Stimulation of anterior pituitary galanin and prolactin gene expression in suckling rats

Recent evidence suggests that galanin, may regulate prolactin (PRL) secretion during lactation. In this article, we describe the regulation of anterior pituitary galanin and PRL gene expression during pregnancy and after parturition in the rat. Expression of galanin and PRL in the anterior pituitary were significantly higher at d 20 of pregnancy compared to diestrus. One day after parturition, galanin mRNA levels increased a further 4.5-fold. This post partum increase in gene expression was not observed for PRL. The increase in galanin gene expression was maintained above the diestrous level for at least 10 d after parturition. PRL mRNA expression, on the other hand, was largely unchanged after parturition.

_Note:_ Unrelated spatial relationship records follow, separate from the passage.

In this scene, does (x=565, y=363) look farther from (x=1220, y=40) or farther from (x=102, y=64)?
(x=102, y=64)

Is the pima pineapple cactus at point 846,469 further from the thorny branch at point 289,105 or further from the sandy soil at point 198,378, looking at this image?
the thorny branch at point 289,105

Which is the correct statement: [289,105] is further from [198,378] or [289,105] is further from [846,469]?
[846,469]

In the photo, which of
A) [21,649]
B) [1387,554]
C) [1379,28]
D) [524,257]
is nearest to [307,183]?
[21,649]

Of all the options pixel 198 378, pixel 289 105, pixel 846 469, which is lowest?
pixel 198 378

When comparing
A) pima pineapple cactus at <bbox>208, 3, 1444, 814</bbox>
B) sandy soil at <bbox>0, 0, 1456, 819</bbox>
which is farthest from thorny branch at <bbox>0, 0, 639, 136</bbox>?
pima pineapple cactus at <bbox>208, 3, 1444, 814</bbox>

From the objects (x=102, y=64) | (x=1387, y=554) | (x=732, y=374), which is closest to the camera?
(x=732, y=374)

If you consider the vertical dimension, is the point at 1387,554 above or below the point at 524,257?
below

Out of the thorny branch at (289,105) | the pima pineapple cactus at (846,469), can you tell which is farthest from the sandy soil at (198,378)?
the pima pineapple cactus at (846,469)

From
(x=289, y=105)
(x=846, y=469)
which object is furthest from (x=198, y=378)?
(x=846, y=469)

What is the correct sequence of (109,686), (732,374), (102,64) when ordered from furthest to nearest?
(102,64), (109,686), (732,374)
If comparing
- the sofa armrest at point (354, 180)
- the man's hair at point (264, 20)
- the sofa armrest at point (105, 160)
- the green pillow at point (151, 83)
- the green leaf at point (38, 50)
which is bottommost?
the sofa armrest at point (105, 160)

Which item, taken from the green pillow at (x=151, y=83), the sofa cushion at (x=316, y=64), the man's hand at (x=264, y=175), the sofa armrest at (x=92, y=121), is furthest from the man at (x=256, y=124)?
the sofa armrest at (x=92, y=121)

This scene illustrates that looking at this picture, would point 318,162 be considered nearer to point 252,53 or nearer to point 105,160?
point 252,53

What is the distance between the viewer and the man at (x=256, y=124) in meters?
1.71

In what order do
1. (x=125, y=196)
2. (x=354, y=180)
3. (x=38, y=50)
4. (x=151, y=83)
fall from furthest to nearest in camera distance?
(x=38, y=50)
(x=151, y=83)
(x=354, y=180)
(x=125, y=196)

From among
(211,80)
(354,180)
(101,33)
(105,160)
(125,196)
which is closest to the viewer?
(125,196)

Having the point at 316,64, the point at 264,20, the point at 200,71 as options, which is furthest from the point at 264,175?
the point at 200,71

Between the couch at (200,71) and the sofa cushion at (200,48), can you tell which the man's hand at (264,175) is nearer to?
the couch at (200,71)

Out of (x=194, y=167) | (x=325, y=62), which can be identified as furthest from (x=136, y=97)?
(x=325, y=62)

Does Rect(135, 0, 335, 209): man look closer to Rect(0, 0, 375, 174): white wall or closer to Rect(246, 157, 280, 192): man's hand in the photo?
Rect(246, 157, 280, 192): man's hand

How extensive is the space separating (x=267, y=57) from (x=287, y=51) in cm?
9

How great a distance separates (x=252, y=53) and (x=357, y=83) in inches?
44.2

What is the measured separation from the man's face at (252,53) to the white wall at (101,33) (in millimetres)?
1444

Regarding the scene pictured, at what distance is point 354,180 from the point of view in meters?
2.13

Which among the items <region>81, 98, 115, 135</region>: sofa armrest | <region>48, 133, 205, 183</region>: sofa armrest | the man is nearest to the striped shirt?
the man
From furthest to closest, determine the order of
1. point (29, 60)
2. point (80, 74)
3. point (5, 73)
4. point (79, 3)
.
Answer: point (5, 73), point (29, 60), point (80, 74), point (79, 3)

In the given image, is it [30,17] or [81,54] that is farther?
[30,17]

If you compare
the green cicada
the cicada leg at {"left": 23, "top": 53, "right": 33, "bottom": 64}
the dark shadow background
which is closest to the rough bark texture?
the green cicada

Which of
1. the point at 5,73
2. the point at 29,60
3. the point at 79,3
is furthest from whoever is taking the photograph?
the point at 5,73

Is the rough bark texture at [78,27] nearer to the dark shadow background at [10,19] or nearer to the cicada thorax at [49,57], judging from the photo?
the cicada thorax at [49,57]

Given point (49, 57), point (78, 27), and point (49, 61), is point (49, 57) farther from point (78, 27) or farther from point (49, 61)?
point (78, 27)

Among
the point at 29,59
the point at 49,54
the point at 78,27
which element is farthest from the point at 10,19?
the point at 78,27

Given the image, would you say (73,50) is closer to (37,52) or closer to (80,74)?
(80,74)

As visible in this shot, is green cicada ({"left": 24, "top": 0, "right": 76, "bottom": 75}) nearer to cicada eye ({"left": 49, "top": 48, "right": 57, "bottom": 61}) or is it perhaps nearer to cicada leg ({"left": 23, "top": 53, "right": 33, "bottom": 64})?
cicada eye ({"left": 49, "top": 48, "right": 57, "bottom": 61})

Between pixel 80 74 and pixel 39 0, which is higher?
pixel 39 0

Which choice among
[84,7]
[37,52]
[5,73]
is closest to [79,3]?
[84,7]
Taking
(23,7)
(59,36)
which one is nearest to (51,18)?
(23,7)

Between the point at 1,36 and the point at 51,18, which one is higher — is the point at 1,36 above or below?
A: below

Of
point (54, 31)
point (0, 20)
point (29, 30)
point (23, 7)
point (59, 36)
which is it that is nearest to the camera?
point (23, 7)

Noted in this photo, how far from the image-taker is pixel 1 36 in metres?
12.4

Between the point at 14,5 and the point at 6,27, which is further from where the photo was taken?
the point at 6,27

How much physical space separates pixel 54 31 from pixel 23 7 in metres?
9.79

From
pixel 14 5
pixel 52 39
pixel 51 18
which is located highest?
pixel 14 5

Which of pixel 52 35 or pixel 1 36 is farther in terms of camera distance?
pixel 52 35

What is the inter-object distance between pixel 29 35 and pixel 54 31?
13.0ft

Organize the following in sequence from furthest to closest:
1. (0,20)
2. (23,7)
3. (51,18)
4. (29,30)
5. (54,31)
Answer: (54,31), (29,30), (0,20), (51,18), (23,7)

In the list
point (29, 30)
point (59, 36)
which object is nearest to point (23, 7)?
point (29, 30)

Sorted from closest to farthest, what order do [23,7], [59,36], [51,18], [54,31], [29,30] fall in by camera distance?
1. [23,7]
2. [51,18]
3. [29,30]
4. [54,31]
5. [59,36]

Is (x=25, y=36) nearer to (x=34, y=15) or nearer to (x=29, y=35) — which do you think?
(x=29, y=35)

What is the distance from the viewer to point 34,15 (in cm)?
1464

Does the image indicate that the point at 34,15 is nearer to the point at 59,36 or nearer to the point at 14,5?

Although the increase in galanin gene expression 1 d after parturition was independent of suckling, subsequently, galanin, gene expression was significantly higher in nursing mothers. Anterior pituitary galanin gene expression was 12-fold higher in nursing mothers compared with those that were not, 3 d after parturition. Similarly, PRL gene expression was significantly lower in mothers who were not suckling their pups 3 d after parturition. Initiation of suckling alone was insufficient to stimulate galanin and PRL expression. Despite suckling for 2 d, removal of the suckling stimulus subsequently resulted in a rapid decrease in galanin gene expression. Hence, the stimulatory effect of suckling on galanin expression requires a sustained suckling stimulus. In conclusion, the data support the hypothesis that anterior pituitary galanin plays an important role during lactation, likely acting to amplify lactotroph stimulation through paracrine and autocrine mechanisms.